Article By: Max Greenwood
Some Puerto Rico residents are turning to a hazardous waste site for drinking water as the island continues to reel from Hurricane Maria.More than 3 weeks after Hurricane Maria tore across the island, many residents – U.S. citizens – remain w/out access to clean drinking water. As of Saturday evening, service had been restored to about 64% of the island. But according to a CNN report, some residents are seeking water from potentially risky sources. That includes the Dorado Groundwater Contamination Site, an area designated by the Environmental Protection Agency (EPA) as a so-called Superfund site.
Superfund sites are areas considered so badly contaminated that they are subject to special federal oversight & cleanup efforts.
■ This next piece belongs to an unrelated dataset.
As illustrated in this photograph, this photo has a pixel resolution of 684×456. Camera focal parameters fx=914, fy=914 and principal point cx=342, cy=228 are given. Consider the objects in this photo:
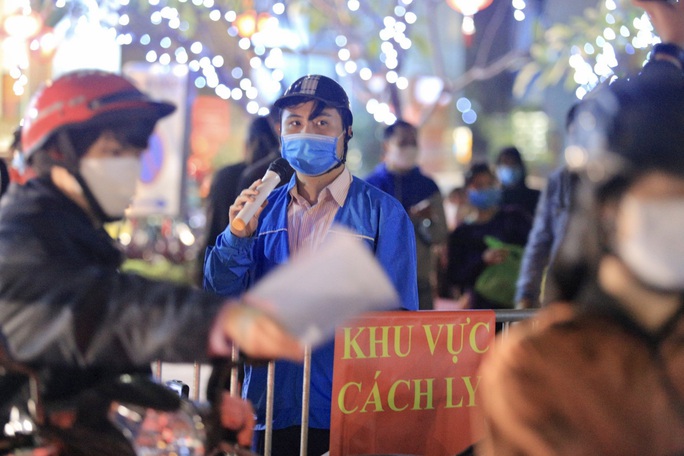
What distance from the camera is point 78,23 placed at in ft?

The Dorado site was added to the list in 2016. On Friday, according to CNN, workers from Autoridad de Acueductos y Alcantarillados (AAA), the Puerto Rican water utility, pumped water from a well at the Dorado site & distributed it to storm-stricken residents.
According to the EPA, groundwater at the Dorado site is “contaminated w/organic based solvents, primarily tetrachloroethylene (PCE) & trichloroethylene (TCE),” which are commonly used in commercial & industrial operations such as dry cleaning & metal degreasing. Exposure to PCE & TCE carry the risk of health problems, including liver damage & an increased risk of cancer, according to the EPA.
Whether the specific well that workers are pumping from contains the chemicals is unknown. CNN reported that the EPA is testing the site over the weekend.
Luis Melendez, sub-director for environmental compliance at AAA, said that the water utility was not aware that they were drawing water from a Superfund site until CNN notified them. But he said that the well has been opened on an emergency basis & that the water was safe to drink.
CNN also noted that the EPA had found the site to be w/in federal limits for PCE & chloroform in 2015.